# [Check your understanding]
a: Answer these questions from the text on the AI race, one per line:
(i) What did RedNote open-source on June 9?
(ii) What do open-source models make publicly available?
(iii) Which country is making significant progress in developing highly capable AI chips?
b: Copy the stretch of the AI race text from "- Senior-level expertise" through "capable AI chips.", changing "trajectory" to "direction".

# [Text shown]
::::::::::

Rather than developing open versus closed source models, winning the AI race hinges on access to quality data
On June 9, China’s RedNote open-sourced its first large language model (LLM), joining a growing number of tech firms in China and around the world to do so. LLMs and other generative artificial intelligence (AI) models depend heavily on large datasets and advanced algorithms. A growing debate now pits advocates of open-source models — whose code and training methods are publicly available — against proponents of proprietary models, which keep these details confidential.
What’s next
Subsidiary Impacts
- The evolution of AI capabilities will be influenced by the decisions made at the strategic level within both companies and governments.
- Senior-level expertise is crucial to determining the trajectory of AI, underscoring the importance of skilled decision makers in the field.
- China is making significant progress in the development of highly capable AI chips.

::::::::::

# [Dataset]
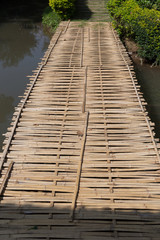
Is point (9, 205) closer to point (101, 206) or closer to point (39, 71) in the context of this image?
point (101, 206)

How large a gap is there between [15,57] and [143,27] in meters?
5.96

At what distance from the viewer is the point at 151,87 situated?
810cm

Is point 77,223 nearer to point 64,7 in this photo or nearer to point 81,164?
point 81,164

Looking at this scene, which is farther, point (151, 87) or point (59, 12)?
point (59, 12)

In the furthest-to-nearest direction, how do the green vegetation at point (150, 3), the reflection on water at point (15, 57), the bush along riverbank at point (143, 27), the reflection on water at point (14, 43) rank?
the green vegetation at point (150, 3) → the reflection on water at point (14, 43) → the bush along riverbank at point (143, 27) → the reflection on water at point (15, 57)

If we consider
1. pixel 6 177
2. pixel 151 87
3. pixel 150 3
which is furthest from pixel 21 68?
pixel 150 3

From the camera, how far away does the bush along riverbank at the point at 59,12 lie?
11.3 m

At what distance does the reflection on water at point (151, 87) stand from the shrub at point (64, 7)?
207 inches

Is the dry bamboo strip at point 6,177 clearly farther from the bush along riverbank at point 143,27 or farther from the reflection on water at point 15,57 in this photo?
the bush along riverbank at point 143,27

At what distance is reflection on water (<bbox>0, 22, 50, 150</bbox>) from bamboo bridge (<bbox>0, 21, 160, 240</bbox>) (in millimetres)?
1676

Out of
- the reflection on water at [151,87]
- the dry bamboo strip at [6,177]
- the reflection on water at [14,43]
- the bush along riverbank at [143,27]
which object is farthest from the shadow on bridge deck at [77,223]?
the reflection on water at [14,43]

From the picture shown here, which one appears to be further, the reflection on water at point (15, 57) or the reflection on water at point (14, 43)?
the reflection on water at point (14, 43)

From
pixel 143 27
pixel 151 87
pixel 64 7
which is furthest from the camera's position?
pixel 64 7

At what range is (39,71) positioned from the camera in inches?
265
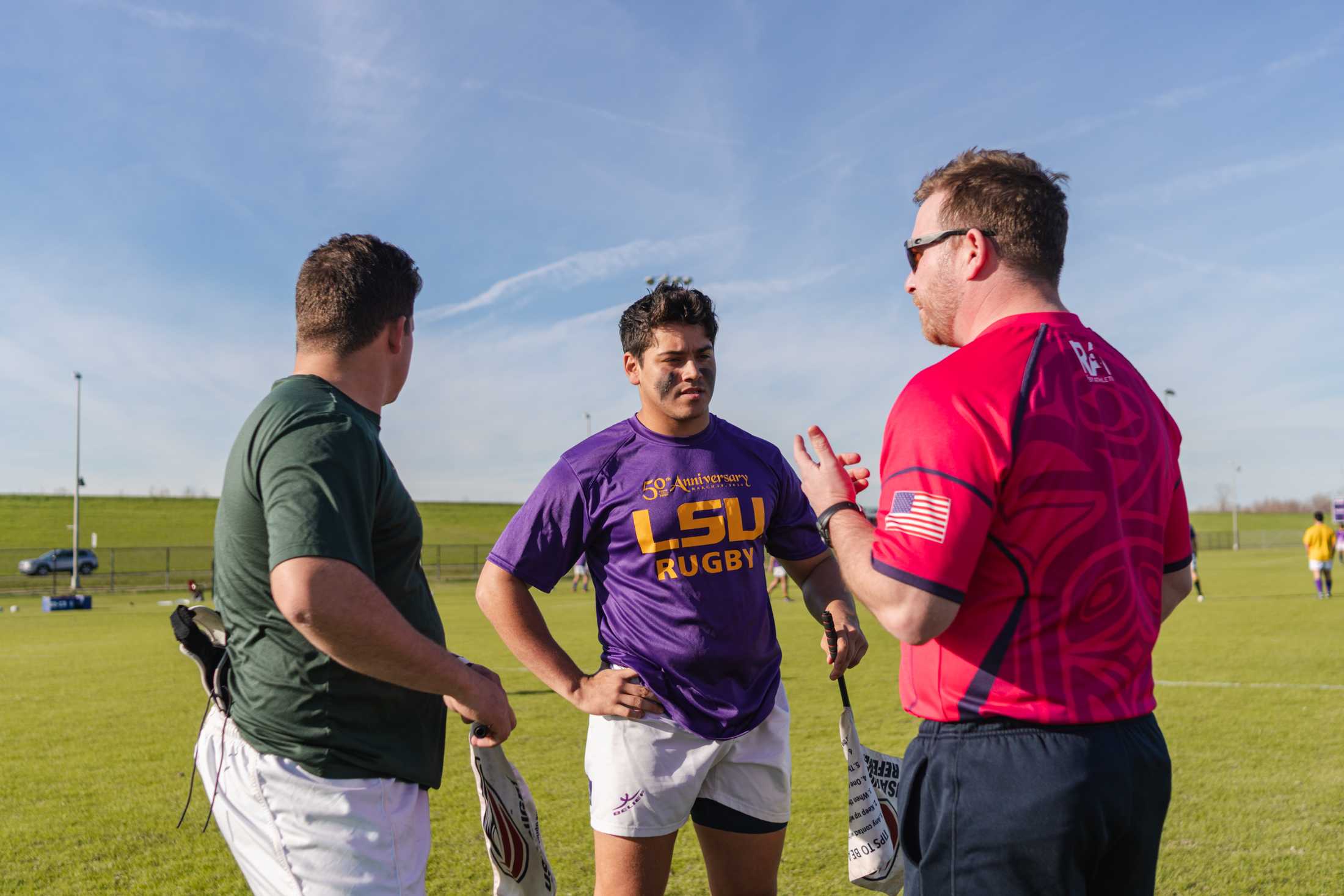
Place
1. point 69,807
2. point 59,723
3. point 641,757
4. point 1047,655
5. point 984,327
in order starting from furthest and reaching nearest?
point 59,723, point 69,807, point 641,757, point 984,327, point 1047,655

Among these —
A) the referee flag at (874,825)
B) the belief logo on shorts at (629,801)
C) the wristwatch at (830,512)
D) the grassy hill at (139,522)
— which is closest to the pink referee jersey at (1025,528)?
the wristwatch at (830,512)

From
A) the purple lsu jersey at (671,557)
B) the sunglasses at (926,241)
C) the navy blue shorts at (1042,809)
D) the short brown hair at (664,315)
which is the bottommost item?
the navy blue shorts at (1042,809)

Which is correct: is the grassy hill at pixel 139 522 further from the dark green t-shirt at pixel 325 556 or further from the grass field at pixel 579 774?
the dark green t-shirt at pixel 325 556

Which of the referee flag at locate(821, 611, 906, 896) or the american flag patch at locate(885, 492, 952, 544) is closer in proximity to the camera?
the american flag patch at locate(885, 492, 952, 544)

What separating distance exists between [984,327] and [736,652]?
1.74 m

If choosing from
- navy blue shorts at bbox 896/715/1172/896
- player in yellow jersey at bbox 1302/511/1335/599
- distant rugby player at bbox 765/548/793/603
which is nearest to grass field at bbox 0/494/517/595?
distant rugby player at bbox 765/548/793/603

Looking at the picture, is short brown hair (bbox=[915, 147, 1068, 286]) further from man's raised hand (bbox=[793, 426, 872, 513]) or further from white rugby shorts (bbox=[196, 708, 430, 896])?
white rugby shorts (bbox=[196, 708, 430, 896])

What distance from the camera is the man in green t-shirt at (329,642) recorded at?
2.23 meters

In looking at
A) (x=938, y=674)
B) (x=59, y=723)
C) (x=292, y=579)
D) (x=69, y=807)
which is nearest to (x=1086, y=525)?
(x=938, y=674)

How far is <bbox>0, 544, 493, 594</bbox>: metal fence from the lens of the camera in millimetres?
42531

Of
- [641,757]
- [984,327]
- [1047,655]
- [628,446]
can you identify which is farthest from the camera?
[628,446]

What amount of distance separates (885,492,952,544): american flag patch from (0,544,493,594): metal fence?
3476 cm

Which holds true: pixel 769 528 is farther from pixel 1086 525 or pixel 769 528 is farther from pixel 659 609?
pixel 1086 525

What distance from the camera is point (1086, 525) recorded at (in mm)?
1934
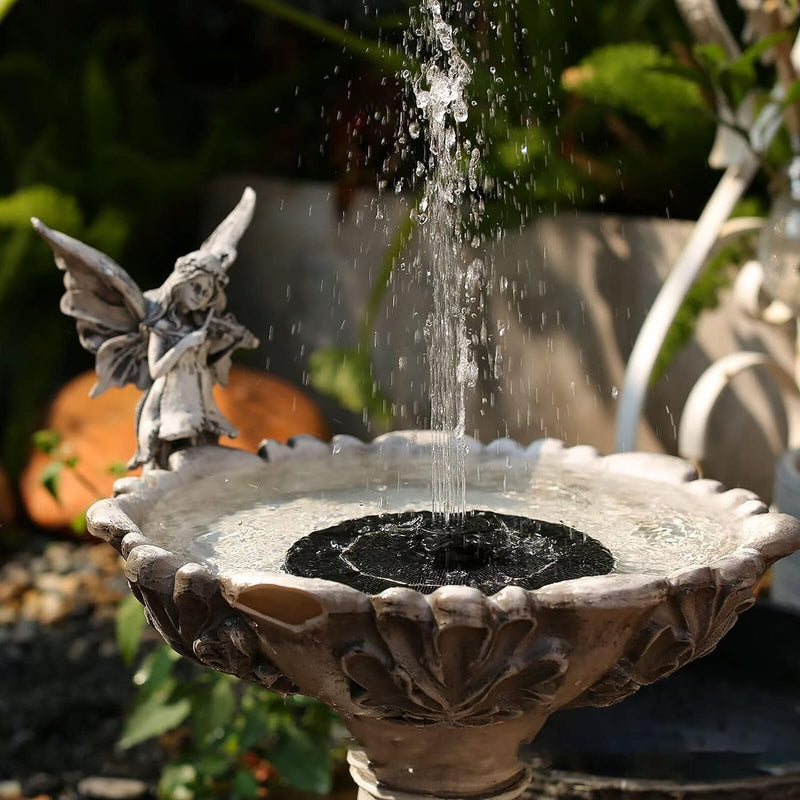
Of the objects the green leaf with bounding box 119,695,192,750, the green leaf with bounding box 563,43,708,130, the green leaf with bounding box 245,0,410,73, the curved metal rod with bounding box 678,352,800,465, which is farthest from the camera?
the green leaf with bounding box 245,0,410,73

::::::::::

# [Answers below]
a:
(i) Its first large language model (LLM).
(ii) Their code and training methods.
(iii) China.

b:
- Senior-level expertise is crucial to determining the direction of AI, underscoring the importance of skilled decision makers in the field.
- China is making significant progress in the development of highly capable AI chips.